(The following was the eulogy I delivered at my mother's funeral on April 4, 2012. I was fortunate enough to have said enough of this to her while she was still alive.)
My parents have always been my inspiration and my role models on how to live my life properly and how to treat people correctly. Even so, I was a little surprised to find my mother was still teaching me life lessons even in her last months. The most important thing I have learned in these recent days is that the only thing of value we have to give is Time. It is the most intangible thing we have. It has no substance. You can't hold it, or see it, or hoard it, or save it. You can only spend it, and once you do, it's gone and you can never get it back. And yet, although Time is entirely intangible, Time is also the most enduring thing we have. My mother and I gave each other many gifts over the years, but I don't remember all the birthday presents she got for me. I don't remember the amounts of the checks she wrote. And in 50 years, I won't remember the deadlines I missed at work in these past weeks. I won't remember the events I wasn't able to attend. I won't remember the things I did without for the sake of something that might ease my parents' burden.

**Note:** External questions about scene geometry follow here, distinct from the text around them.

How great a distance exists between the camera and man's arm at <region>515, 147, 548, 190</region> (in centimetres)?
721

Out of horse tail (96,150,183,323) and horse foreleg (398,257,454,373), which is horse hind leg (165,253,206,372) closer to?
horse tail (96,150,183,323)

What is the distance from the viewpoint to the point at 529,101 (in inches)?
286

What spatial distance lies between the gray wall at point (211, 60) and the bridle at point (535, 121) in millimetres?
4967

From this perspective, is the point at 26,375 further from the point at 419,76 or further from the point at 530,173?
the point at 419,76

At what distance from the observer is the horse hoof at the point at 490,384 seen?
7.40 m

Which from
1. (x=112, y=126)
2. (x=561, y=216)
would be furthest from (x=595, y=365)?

But I will remember the way my mother spent her days working and cooking and cleaning for us. I will remember the time she spent helping my brother and me with our math and science homework. I will remember countless hours spent driving us all over New Jersey on her weekends and her free time so we could expand on our education. I will remember how she took my brother and me to Star Wars movies, even though she didn't really like them herself, but she knew they meant the world to us so she went anyway. I will remember our travels throughout the world by land, air, and sea. I will always remember the many times she played the gracious hostess, making it look so easy as she ensured that mountains of delicious food were on the table by dinner, while saving scraps and bones for herself. I will remember her pride and happiness as she saw us through graduations, professional promotions, and marriage. I will remember the pure, incandescent love she showed for her grandchildren.
I will remember the time I spent with her in these last few months of her life, and the way she faced her end with the same clear-eyed grace and gentleness that were her hallmarks throughout her life. And when her body finally betrayed her, when no more material things would help, I will remember that all the family had left to give her was our Time, so that she knew she did not stand alone.
When everything else has gone...when whatever financial means and worldly goods I have are of no more use to me, I will still have the Time I spent with my mother, kept in the corner of my heart reserved for her, that no one else will ever claim and that will never fade away.
Time is the only thing of value that we have to give. It is the most intangible, and yet it is the most enduring. Today, you have all marked your love for my mother and our family by giving us your Time to pay your last respects to her. You can only spend Time, and once you do, it is gone and you can never get it back. So let us choose now not to spend this time to mark my mother's passing, but to commemorate her life. Let us spend this time celebrating the fact that she lived rather than mourning the fact that she died. And let us thank her for the greatest gift she gave to us all, and to the many more who could not be here. She gave us all the gift of her Time in this world, so that she could be a mother and a grandmother, or a spouse, or a sibling, or an in-law, or a colleague, or a classmate. And our friend. It is a gift beyond value, and one that I will treasure, always and forever.